======== Aufgeführtes Material ========

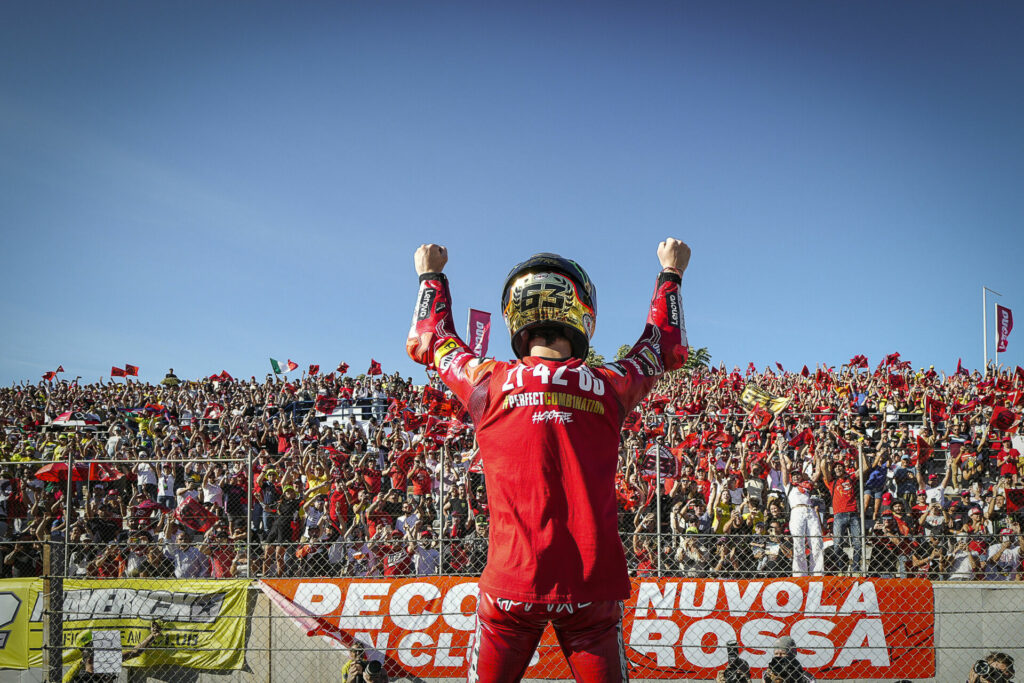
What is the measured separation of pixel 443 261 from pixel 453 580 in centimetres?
652

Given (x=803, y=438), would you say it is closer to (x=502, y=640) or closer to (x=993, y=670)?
(x=993, y=670)

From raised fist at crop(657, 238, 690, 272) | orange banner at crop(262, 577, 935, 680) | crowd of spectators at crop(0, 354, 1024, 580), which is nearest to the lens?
raised fist at crop(657, 238, 690, 272)

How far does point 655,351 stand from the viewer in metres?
3.22

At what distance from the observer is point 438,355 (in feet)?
10.7

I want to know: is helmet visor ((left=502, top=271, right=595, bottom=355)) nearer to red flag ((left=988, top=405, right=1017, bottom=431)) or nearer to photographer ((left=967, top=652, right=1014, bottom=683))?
photographer ((left=967, top=652, right=1014, bottom=683))

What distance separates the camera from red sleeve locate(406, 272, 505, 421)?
308 cm

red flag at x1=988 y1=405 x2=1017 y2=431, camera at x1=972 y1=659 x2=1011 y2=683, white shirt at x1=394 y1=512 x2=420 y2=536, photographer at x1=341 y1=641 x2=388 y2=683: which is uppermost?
red flag at x1=988 y1=405 x2=1017 y2=431

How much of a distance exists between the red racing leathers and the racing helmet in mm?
133

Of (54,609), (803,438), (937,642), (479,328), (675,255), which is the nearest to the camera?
(675,255)

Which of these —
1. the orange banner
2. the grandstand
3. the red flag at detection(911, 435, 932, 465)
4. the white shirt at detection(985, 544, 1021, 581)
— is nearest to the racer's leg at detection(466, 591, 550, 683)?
the grandstand

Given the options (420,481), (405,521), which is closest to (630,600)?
(405,521)

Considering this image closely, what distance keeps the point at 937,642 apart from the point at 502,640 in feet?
26.2

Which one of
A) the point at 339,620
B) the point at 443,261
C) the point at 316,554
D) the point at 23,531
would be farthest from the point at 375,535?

========

Deine Aufgabe:
Tausche „farthest“ gegen „closest“ und schreib dabei die Zeilen ab der Zeile mit „Considering this image“ bis zum Ende des Materials noch einmal hin, sonst ohne jede Änderung.

Antwort zur Aufgabe:
Considering this image closely, what distance keeps the point at 937,642 apart from the point at 502,640 in feet?
26.2

Which one of
A) the point at 339,620
B) the point at 443,261
C) the point at 316,554
D) the point at 23,531
would be closest from the point at 375,535?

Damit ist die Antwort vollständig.